Le “martyre” de l’innocence
Christian de Chergé, Vendredi saint, 1er avril 1994
Au calvaire, c’est un malfaiteur qui m’ouvre les yeux : “Lui, il n’a rien fait de mal ! Pour nous c’est justice…”
Et pourtant, Jésus ne s’est jamais proclamé innocent. Il ne s’est pas lavé les mains.
Saint Paul dit même : “Il s’est fait péché pour nous !”
Il a seulement posé la question : “Qui de vous me convaincra de péché ?”
L’innocence n’accuse pas.
Et puis, lorsque tout fut consommé sur lui de notre injustice et de notre lâcheté, il a plaidé “non coupables” pour nous : “Père, pardonne-leur, ils ne savent pas ce qu’ils font !” L’innocence qui excuse tout ?

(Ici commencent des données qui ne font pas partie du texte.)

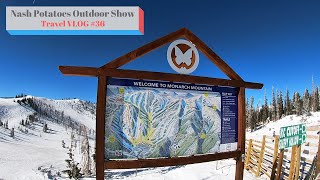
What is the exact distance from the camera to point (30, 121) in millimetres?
171250

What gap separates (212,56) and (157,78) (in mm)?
1513

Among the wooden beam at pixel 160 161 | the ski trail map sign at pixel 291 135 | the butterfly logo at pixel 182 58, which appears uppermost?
the butterfly logo at pixel 182 58

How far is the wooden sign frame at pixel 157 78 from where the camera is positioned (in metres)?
4.73

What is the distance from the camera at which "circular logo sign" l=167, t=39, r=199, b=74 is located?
217 inches

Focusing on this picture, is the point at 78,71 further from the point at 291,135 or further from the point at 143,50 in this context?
the point at 291,135

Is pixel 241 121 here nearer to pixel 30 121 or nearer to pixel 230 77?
pixel 230 77

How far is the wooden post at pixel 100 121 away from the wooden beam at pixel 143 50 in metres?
0.32

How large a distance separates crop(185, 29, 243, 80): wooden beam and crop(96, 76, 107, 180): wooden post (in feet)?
6.72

C’est alors que le ciel se déchire : l’innocence de l’homme et celle de Dieu peuvent éclater conjointement. “C’est dans cette innocence, c’est dans cette enfance éternelle que gît le mystère de Dieu qui se révèle en Jésus-Christ. Et ce Dieu-là, ce Dieu qui est libre de lui-même, ce Dieu qui ne se regarde jamais, ce Dieu qui ne se complaît pas en soi, ce Dieu qui n’existe qu’en se donnant (ce Dieu qui est donc tout à l’opposé de ce que le péché m’a fait), ce Dieu de quel monde peut-il être le Créateur, sinon d’un monde libre, libre jusque dans les dernières fibres de son Existence” (M. Zundel).
Au pied de la croix, cette innocence est là, en attente d’elle-même. Elle a nom et visage : Marie, la nouvelle Eve. Elle est prête à nous enfanter à neuf, tous : “Voici ta mère !”, “demeure de ma splendeur”, “pleine de grâce”.